**YOUR GOAL:**
The answer should consist solely of the lines from the first one below through the line containing "A: Moose (Alces alces).", copied exactly.

**PROVIDED RECORDS:**

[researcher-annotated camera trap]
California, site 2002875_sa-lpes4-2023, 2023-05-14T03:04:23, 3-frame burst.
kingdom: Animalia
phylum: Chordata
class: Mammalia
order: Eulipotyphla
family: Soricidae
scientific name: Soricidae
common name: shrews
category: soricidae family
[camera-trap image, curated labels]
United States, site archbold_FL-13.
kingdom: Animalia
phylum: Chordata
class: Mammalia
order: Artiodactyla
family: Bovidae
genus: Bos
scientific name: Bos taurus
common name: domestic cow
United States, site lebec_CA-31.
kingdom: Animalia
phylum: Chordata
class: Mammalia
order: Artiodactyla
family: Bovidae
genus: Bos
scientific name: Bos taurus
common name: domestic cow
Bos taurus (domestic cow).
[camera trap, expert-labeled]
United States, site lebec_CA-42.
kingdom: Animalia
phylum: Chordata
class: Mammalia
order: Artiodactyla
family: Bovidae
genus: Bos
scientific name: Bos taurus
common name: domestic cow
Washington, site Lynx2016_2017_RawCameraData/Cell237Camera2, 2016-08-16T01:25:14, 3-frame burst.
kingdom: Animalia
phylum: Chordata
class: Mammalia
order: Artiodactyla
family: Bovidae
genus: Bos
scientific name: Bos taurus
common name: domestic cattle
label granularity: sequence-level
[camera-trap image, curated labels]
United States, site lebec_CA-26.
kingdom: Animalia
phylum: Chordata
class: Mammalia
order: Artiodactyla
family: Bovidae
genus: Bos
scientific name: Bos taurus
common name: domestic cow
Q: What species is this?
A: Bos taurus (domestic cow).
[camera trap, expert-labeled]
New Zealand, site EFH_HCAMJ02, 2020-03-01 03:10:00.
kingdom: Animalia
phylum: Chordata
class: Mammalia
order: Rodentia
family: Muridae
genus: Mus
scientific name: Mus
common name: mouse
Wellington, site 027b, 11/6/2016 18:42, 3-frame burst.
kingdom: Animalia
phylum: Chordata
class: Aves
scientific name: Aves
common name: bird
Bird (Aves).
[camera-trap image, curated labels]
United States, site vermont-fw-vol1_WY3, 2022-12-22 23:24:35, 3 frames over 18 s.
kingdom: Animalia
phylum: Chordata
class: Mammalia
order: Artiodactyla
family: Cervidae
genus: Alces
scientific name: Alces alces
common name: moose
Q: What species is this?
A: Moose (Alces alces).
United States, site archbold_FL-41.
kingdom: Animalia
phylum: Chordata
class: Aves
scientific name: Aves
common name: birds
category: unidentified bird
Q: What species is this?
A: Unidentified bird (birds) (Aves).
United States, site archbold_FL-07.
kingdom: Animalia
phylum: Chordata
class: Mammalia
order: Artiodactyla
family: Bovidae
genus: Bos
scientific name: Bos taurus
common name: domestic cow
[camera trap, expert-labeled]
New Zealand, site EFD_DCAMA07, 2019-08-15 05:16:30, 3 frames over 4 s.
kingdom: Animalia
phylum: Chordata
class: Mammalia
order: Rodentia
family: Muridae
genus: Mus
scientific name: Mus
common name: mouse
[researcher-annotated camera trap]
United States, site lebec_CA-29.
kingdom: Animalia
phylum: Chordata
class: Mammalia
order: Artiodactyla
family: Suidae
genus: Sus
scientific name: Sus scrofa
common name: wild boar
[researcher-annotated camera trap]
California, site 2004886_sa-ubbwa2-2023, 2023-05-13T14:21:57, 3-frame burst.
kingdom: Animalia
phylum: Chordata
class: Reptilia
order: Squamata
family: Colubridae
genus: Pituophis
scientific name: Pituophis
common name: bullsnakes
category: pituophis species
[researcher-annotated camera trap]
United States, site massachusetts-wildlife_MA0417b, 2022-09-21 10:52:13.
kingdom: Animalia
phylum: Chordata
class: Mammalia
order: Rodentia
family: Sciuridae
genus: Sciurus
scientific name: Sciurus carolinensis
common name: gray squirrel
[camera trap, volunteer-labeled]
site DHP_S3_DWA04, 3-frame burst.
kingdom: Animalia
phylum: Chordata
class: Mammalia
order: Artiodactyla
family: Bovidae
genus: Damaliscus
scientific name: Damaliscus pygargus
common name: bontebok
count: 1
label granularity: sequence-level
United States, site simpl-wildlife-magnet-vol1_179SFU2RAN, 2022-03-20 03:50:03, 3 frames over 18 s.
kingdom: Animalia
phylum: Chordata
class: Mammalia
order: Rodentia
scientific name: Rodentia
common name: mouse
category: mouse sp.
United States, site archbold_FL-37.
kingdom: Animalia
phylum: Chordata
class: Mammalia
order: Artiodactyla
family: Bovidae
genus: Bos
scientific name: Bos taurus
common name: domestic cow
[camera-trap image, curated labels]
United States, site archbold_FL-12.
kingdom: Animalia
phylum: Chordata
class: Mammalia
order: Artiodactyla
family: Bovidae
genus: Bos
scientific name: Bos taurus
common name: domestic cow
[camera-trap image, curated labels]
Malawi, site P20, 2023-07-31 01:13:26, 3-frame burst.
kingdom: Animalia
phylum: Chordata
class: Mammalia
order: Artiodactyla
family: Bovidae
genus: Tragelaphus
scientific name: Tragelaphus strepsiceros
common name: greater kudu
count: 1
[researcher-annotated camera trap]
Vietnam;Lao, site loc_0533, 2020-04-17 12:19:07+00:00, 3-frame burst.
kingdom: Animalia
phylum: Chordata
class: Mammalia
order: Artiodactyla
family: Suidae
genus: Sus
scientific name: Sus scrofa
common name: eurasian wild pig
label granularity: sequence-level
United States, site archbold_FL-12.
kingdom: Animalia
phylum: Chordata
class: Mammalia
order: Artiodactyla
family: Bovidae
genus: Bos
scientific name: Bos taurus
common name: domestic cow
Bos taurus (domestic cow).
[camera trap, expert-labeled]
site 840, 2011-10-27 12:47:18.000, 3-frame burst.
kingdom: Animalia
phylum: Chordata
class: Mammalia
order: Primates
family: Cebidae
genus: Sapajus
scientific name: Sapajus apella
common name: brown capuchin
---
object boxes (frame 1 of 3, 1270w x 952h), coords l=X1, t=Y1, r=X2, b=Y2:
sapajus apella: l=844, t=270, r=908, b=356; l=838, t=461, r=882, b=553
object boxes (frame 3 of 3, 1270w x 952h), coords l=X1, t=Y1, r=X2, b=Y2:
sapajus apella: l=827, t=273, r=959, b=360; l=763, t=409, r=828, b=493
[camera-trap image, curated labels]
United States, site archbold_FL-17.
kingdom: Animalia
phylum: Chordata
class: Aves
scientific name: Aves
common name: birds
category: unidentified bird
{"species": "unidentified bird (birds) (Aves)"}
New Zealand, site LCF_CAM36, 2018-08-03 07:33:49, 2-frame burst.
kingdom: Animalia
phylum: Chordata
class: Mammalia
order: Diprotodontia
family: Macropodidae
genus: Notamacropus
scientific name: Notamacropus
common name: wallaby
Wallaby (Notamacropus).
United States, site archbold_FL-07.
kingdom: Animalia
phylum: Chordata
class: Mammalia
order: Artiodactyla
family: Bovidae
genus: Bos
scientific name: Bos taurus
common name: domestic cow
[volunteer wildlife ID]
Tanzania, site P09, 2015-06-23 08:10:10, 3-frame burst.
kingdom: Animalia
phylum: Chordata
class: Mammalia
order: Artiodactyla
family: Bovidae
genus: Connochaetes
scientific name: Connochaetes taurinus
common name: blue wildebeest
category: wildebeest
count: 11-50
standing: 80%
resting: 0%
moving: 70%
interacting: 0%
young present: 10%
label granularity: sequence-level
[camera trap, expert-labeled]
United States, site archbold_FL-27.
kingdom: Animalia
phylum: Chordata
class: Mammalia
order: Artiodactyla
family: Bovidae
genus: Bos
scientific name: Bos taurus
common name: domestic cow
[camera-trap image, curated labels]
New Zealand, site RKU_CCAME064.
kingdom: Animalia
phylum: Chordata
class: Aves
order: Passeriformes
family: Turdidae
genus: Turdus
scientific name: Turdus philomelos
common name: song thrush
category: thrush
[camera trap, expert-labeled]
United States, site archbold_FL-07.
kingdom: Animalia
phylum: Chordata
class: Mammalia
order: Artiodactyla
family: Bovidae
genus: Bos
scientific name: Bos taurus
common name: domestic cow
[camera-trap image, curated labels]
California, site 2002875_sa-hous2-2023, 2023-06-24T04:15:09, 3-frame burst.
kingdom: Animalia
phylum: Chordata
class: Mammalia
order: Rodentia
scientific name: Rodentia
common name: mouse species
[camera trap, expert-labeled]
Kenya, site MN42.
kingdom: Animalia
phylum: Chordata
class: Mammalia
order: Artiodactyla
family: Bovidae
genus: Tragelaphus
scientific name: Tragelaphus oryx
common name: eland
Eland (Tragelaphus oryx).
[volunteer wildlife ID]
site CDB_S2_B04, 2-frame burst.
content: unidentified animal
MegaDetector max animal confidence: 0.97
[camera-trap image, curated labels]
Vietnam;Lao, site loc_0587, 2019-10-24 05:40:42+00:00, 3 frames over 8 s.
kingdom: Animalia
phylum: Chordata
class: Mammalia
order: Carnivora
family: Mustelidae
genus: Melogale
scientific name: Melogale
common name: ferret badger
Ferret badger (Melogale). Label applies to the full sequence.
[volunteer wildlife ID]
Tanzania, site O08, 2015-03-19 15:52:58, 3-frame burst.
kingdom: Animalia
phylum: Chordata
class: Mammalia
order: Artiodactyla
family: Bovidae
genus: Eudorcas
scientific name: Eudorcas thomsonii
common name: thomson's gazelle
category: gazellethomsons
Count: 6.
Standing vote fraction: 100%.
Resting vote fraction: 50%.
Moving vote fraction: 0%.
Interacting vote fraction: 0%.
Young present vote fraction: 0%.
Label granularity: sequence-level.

**WRITTEN RESPONSE:**
[researcher-annotated camera trap]
California, site 2002875_sa-lpes4-2023, 2023-05-14T03:04:23, 3-frame burst.
kingdom: Animalia
phylum: Chordata
class: Mammalia
order: Eulipotyphla
family: Soricidae
scientific name: Soricidae
common name: shrews
category: soricidae family
[camera-trap image, curated labels]
United States, site archbold_FL-13.
kingdom: Animalia
phylum: Chordata
class: Mammalia
order: Artiodactyla
family: Bovidae
genus: Bos
scientific name: Bos taurus
common name: domestic cow
United States, site lebec_CA-31.
kingdom: Animalia
phylum: Chordata
class: Mammalia
order: Artiodactyla
family: Bovidae
genus: Bos
scientific name: Bos taurus
common name: domestic cow
Bos taurus (domestic cow).
[camera trap, expert-labeled]
United States, site lebec_CA-42.
kingdom: Animalia
phylum: Chordata
class: Mammalia
order: Artiodactyla
family: Bovidae
genus: Bos
scientific name: Bos taurus
common name: domestic cow
Washington, site Lynx2016_2017_RawCameraData/Cell237Camera2, 2016-08-16T01:25:14, 3-frame burst.
kingdom: Animalia
phylum: Chordata
class: Mammalia
order: Artiodactyla
family: Bovidae
genus: Bos
scientific name: Bos taurus
common name: domestic cattle
label granularity: sequence-level
[camera-trap image, curated labels]
United States, site lebec_CA-26.
kingdom: Animalia
phylum: Chordata
class: Mammalia
order: Artiodactyla
family: Bovidae
genus: Bos
scientific name: Bos taurus
common name: domestic cow
Q: What species is this?
A: Bos taurus (domestic cow).
[camera trap, expert-labeled]
New Zealand, site EFH_HCAMJ02, 2020-03-01 03:10:00.
kingdom: Animalia
phylum: Chordata
class: Mammalia
order: Rodentia
family: Muridae
genus: Mus
scientific name: Mus
common name: mouse
Wellington, site 027b, 11/6/2016 18:42, 3-frame burst.
kingdom: Animalia
phylum: Chordata
class: Aves
scientific name: Aves
common name: bird
Bird (Aves).
[camera-trap image, curated labels]
United States, site vermont-fw-vol1_WY3, 2022-12-22 23:24:35, 3 frames over 18 s.
kingdom: Animalia
phylum: Chordata
class: Mammalia
order: Artiodactyla
family: Cervidae
genus: Alces
scientific name: Alces alces
common name: moose
Q: What species is this?
A: Moose (Alces alces).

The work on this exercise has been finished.